* **ZU ERLEDIGENDE AUFGABEN**
[1] Gib aus dem Forumsbeitrag den Abschnitt wörtlich aus, beginnend mit "www.java.net" und fortlaufend bis einschließlich "im Source vorliegt.".
[2] Prüfe, ob die folgenden Aussagen mit dem Forumsbeitrag übereinstimmen, und beantworte jede mit Ja oder Nein samt den entscheidenden Worten des Beitrags als genauem Zitat: (a) Mit JSmooth lassen sich aus .jar- oder .class-Dateien .exe-Dateien erzeugen. (b) Kommerzielle Lösungen zum Verpacken gibt es nicht. (c) Die Programme sollen auf Rechnern laufen, auf denen zuvor ein .NET Framework installiert wurde.

═════ UNTERSUCHTER TEXT

Nur Hellseherazubi.. 



> Das mit der *.exe und der Lauffähigkeit OHNE VM ist mir sehr wichtig. Ich möchte kleine Progrämmchen erstellen können, die ohne viel Aufwand irgendwo anders auch laufen. Ohne vorher eine VM oder ein .NET Framework zu installieren.



Mit JSmooth kann man aus .jar- oder .class-Dateien auch .exe machen. Alternativ kann man in ein Unterverzeichnis eine JVm legen und angebem, dass diese benutzt werden soll. So kann man seine Programme mit der zugehörigen JVM bzw. den daraus benötigten Teilen ausliefern.
Es gibt auch eine Reihe von kommerziellen Lösungen alles zusammen zu verpacken, teilweise wird der Kram dann auch noch optimiert. Schmeiß mal Google an, da wirst du eine ganze Menge sehr interessante Produlte finden, teils auch mit dowloadbaren Demoversionen oder Versionen für den Privatgebrauch.



> WindowsAPI ist mir auch sehr wichtig. :wink:
> Interprogrammkommunikation, aber vorallem Kommunikation mit dem Betriebssystem könnte mal wichtig sein.
> Ist das sehr schwierig?



Habs selbst noch nciht machen müssen, ich weiß nur dass es geht und stolpere hier und da mal über entsprechende Artikel.

www.java.net
www.onjava.com




> Würde ich hauptsächlich Linuxkisten um mich haben, würde ich es lernen. Koste es was es wolle.
> Linux und C/C++ gehört quasi zusammen. Man kann verdammt viel lernen, wenn man diese Sprachen beherrscht, da ja (fast) alles im Source vorliegt.
> Habe damals den Zug verpasst bzw. wollte mich nie mit Kommandozeilenprogrammierung auseinandersetzen.
> Leider.

══════════
═════ ANGEZEIGTE INFORMATIONEN

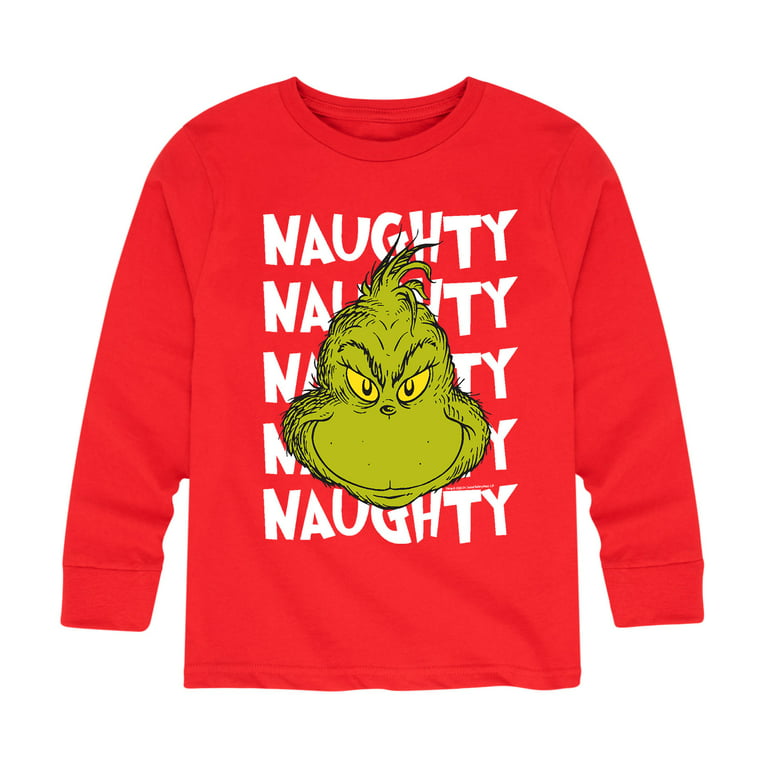 Hot Topic Dr. Seuss How The Grinch Stole Christmas Naughty & Nice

══════════

* **ERGEBNISSE**
[1]
www.java.net
www.onjava.com




> Würde ich hauptsächlich Linuxkisten um mich haben, würde ich es lernen. Koste es was es wolle.
> Linux und C/C++ gehört quasi zusammen. Man kann verdammt viel lernen, wenn man diese Sprachen beherrscht, da ja (fast) alles im Source vorliegt.

[2]
(a) Ja: "Mit JSmooth kann man aus .jar- oder .class-Dateien auch .exe machen."
(b) Nein: "Es gibt auch eine Reihe von kommerziellen Lösungen alles zusammen zu verpacken"
(c) Nein: "Ohne vorher eine VM oder ein .NET Framework zu installieren."